Avec 89 députés, le Rassemblement national entre en force à l’Assemblée grâce à une dédiabolisation qui a déjà fait ses preuves à la présidentielle et l’effondrement du « front républicain » censé faire barrage à l’extrême droite.
Sa candidate à l’Elysée Marine Le Pen, qui avait déjà obtenu un score jamais vu au second tour de la présidentielle, avec 41,5 % des voix, a fait part elle-même lundi de sa « surprise » alors qu’elle espérait une soixantaine de députés.
Sans scrutin proportionnel et sans alliances, elle obtient un groupe presque trois fois plus nombreux que celui qu’avait présidé son père de 1986 à 1988 avec 35 députés. Le RN revendique désormais d’être le premier « parti » d’opposition à l’Assemblée devant la France insoumise, qui devrait compter entre 70 et 80 députés, et les Républicains (61 députés).
Ce résultat, loin des projections des instituts de sondage qui créditaient le RN de 20 à 50 sièges, s’explique notamment par les reports de voix, qui peuvent d’un coup apporter 30 élus supplémentaires, explique Brice Teinturier, directeur général délégué d’Ipsos France.

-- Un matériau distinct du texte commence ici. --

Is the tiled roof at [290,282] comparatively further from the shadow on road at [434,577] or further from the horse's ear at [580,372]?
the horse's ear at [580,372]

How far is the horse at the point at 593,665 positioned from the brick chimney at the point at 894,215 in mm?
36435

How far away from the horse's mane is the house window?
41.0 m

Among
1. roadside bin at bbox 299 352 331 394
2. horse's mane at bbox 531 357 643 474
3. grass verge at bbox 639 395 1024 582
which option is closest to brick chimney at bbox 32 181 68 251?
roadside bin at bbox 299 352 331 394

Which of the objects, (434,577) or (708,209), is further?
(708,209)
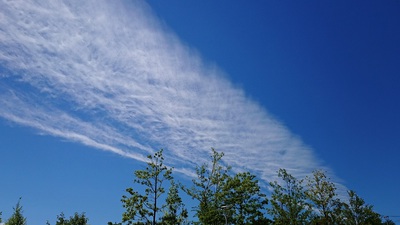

En cas de duels Nupes-RN, les électeurs de la coalition présidentielle Ensemble ! se sont abstenus à 72 %, tandis que 16 % ont voté pour la Nupes et 12 % pour le RN. Et « c’est l’inverse chez les LR »: 58 % sont restés à la maison mais 30 % ont voté pour le RN et 12 % pour la Nupes, note le sondeur.
Consignes pas claires
Jean-Daniel Lévy, de l’institut Harris Interactive, voit lui aussi un « double phénomène: d’abstention, qui vise à ne pas faire obstruction au RN, mais également de transferts de voix de premier tour vers le deuxième tour, qui ne sont pas uniquement des électeurs du RN ».
« L’absence de consignes de vote claires de la part d’Ensemble ! n’a pas permis au barrage républicain de fonctionner totalement » après « le +ni-ni+ de la droite sarkozyste (qui) avait déjà creusé les premières brèches », explique pour France Info Gilles Ivaldi, chargé de recherche au CNRS et au Cevipof, spécialiste du programme économique du RN.
Le chercheur avance trois autres explications: une campagne du RN « discrète et furtive, mais sur une thématique qui était au coeur des préoccupations des Français : le pouvoir d’achat », une « stratégie de dédiabolisation du RN qui n’a jamais eu autant d’effets », et des cadres « qui sont parvenus à s’ancrer localement ».
« C’est le résultat d’une très longue implantation, avec des élus de la génération Marine Le Pen, venus pour elle et par elle, mais aussi des gens qui battent la campagne depuis très longtemps », abonde le politologue Jean-Yves Camus.
M. Camus note aussi « une manière trop arrogante » d’Emmanuel Macron d’exposer sa politique et des catégories populaires qui le voient comme le champion du « mondialisme », soit le « coupable de la mondialisation » dont ils s’estiment victimes.
« Retour de flamme »
Emmanuel Macron est « victime d’un retour de flamme », selon M. Ivaldi. « Avec sa stratégie d’occuper l’espace central et le vote de rejet contre sa politique, il a laissé s’engouffrer la Nupes à gauche et le RN à droite ».
En cas de duels Nupes-Ensemble !, les RN sont restés chez eux pour la moitié d’entre eux, mais 30 % ont voté pour la Nupes et 18 % pour Ensemble !, ce qui veut dire qu’une « partie des électeurs RN a voulu se payer Emmanuel Macron », souligne M. Teinturier.
Le maire de Perpignan et vice-président du RN Louis Aliot n’excluait pas un vote Nupes pour faire tomber l’ancien chef de file des députés LREM Christophe Castaner, battu par le RN dimanche.
« Emmanuel Macron a installé le match » avec le RN en parlant dès 2019 d’un duel entre « progressistes » et « nationalistes », et « cette manière de bipolariser à mort la vie politique française a fini par donner au RN un statut d’opposant en chef », rappelle M. Camus.
« Mme Le Pen peut dire merci à M. Macron », s’est indigné sur Public Sénat le député LFI Alexis Corbière. « Quand vous faites chauffer la colle en expliquant que les idées que je porte sont les mêmes que le FN voire même pire, cela fabrique 89 députés RN ».